Menaf uyanır uyanmaz kafasına dolan düşüncelerle, başının döndüğünü hissetse de bir an dudakları kıvrıldı. Bu dünyadaki görevi Tibet'i öpmek, Tibet'i sevmek olabilir miydi?

Çünkü o her şeyden habersiz uyurken, Menaf ona doğru akmak isteyen sular seller gibi olan sevgiyi iki avucuyla bastırmak zorunda kalıyordu. İki avucu ne denli başarılı olabilirdi ki bu zor görevde?

Bedenini hafifçe kaldırıp, rüzgarın havuzun suyunu yavaş yavaş yuvarlayışına baktı. Gözleri, sudan seken güneş ışıklarıyla kamaşıyordu. Menaf, biraz başka bir insan gibi hissediyordu. Ben bu değilimle, benim aslım bu mu soruları vardı kafasında.
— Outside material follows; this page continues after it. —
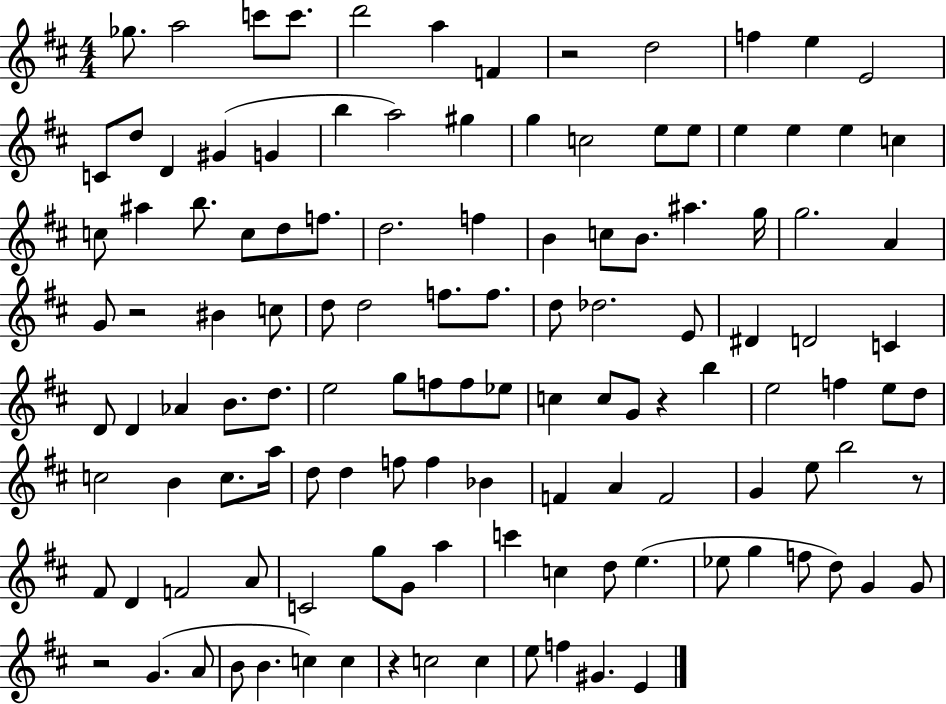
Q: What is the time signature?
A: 4/4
Soruları bir kenara itti. İnsan ilkel yanıyla tanışınca, ona uyması daha kolay oluyordu. Zevk dediğimiz şeyin, irade üzerinde böyle bir etkisi vardı. Fakat zaten daha o yaşta, bunca iradeye gerek var mıydı?

Uyuyan çocuğun üstüne eğilip, saçlarını yavaşça geri ittirdi. Dokunulduğunu fark etse de, uyanmayan beden biraz kıpırdanmıştı.

Çocuğun yüzüne vuran güneş, yanaklarını kızartmıştı. Dün kendisini öpen dudakları düz bir şekilde, fakat etkileyiciliğini gram kaybetmeden duruyordu.

"Nasıl bir şeysin sen?" Kendi düşüncelerine engel olamadan, fısıltısı gerçek olmuştu.

Elleri uzak duramıyor, dün gece kazandığı yakınlığın daha fazlasını arıyordu. İşaret parmağıyla çocuğun boynuna bir çizgi çekti. Gözlerini ondan çekmek o kadar zordu ki, kalbi hızlanmıştı Menaf'ın.

Tibet insanlar üzerinde böyle bir etkisi olduğunun farkında mıydı acaba?

Daha fazla kendini tutamadan, çocuğun dudaklarına eğilip, hafif bir öpücük bıraktı. Geri çekilip, ne yaptığına baktı, dayanamayıp daha sert bir öpücük bıraktığında, sonunda bir bebekle oynarmış gibi oynayan Menaf sayesinde, Tibet'in gözleri titreşerek açılmıştı.